_TASK TO COMPLETE:_ Please switch "wooden" to "timber" throughout the data below, leaving everything else unchanged, and omit the pictures from your answer.

_RECORD EXTRACTS:_
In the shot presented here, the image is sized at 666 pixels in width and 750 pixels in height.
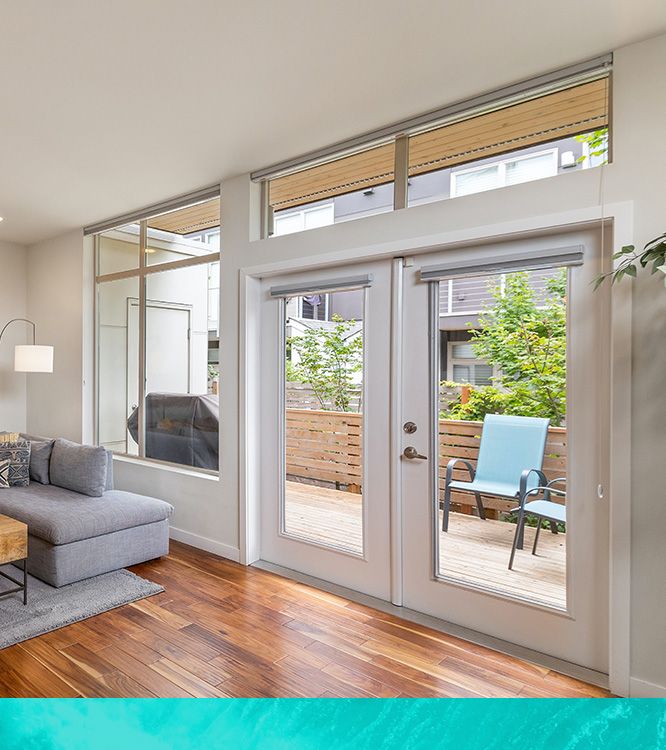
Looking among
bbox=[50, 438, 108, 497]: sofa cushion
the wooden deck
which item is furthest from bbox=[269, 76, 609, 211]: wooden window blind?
bbox=[50, 438, 108, 497]: sofa cushion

_EXERCISE OUTPUT:_
In the shot presented here, the image is sized at 666 pixels in width and 750 pixels in height.
Looking among
bbox=[50, 438, 108, 497]: sofa cushion
the timber deck
which item is furthest from bbox=[269, 76, 609, 211]: timber window blind?
bbox=[50, 438, 108, 497]: sofa cushion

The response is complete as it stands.